This blog is modest: its only aim to record what I had for breakfast. And, sometimes, lunch. Occasionally, dinner too.

Friday, February 9, 2007

perfect foods

holding a freshly-toasted english muffin this morning, i roamed the breakfast line until i saw a vat of whipped banana butter. it was light but full of banana flavour, and surprisingly good. they certainly hadn't acidulated it enough to create an objectionable taste (bananas and acid don't go well together) but it hadn't turned brown. quite a feat. with a smear of apricot conserve, it came close to being a perfect food. a freshly-toasted muffin half is key.

at lunch, there was a beautiful lentil stew with puy lentils, wafer-thin slices of jerusalem artichoke, and roasted mushrooms. the jerusalem artichoke, as everyone knows, is actually the enlarged storage root of the sunflower, or girasol. they're a trendy but usually charmless starch, but today they supplied a soft crunch and starchiness that went beautifully with the lentils. sometimes the chefs put neat names on dishes and they decided to name this hearty, warming dish with a slightly musty flavour haleine du hiver, or breath of winter.

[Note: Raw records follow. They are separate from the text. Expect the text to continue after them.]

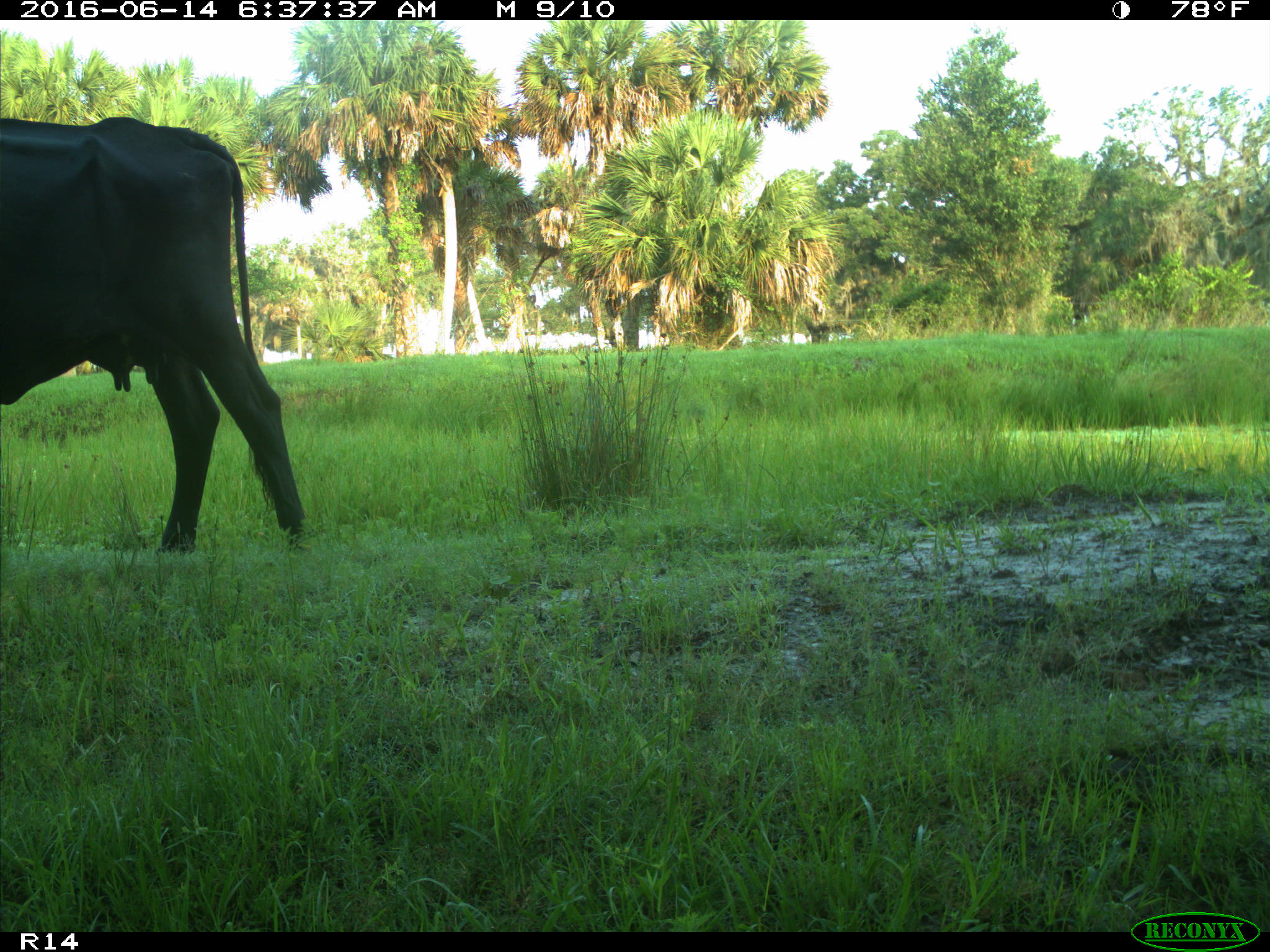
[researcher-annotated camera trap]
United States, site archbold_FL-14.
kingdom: Animalia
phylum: Chordata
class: Mammalia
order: Artiodactyla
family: Bovidae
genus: Bos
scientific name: Bos taurus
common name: domestic cow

there were also beef cheeks supplied by the harris ranch beef company and braised to the point of collapse with guinness stout and the traditional vegetables. these beef cheeks were brilliant too, with a mellow, round flavour, and they were a startling shade of mauve; the onions, carrots, celery, and tomatoes had melted away into the gravy. the salad of frisee, gojiberries, and toasted hazelnuts, lightly dressed with a lavender-infused vinaigrette; that didn't hurt either.